Boston Police Commissioner William Evans noted that the anti-drone technology was going to be part of the equipment used to make last Monday’s race safe, though no specific drone-borne threats were detected. At the 2013 Boston Marathon, pressure cooker bombs set off just shy of the finish line killed three people and injured 260 others. Earlier this month, one of the two brothers who made and placed the bombs was convicted of 30 charges connected with the attack. (The other suspect in the bombing died during a car chase and gunfight with the police.)

DroneShield‘s system to counter unmanned aerial vehicles consisted mainly of audio detectors, designed to pick up on the specific sounds made by the small remotely piloted craft, with programs to filter out false positives. For this year’s marathon, DroneShield placed 10 sensors along the marathon route.

Here’s a picture of the sensors:

In addition to the special sensors, the Boston Globe reports that Brian Hearing, a DroneShield co-founder, brought net guns up to Boston so that police could have a drone-specific weapon to use, should any hostile drones be detected. Nets are great, because they gum up drone rotors but don’t really pose a major risk to anyone else (unlike, say, shotguns or machine guns).

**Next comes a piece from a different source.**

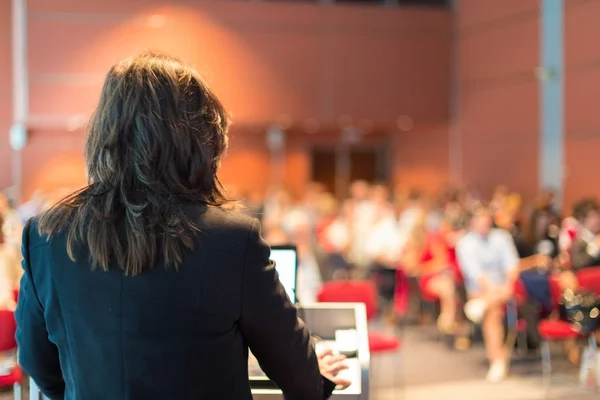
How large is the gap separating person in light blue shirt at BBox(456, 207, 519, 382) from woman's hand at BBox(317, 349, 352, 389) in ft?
15.8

USDA Researcher Fires Netgun to safely catch birds

USDA Researcher Fires Netgun to safely catch birds

Net guns for use by humans already have a market niche as a humane tool for animal control, and are now marketed as a solution to drones too. And net guns aren’t just for humans anymore. French drone company Malou Tech has tested drones carrying anti-drone nets, the Dutch company Delft Dynamics has used a net-cannon on another drone to take down drones, and in a combat test exercise South Korean drones used nets to disable their flying targets.

Without any inappropriate drone use to report, it’s hard to say how well DroneShield worked at protecting the marathon. But anytime an event is so safe that we can’t tell whether a security system worked, that’s a net win.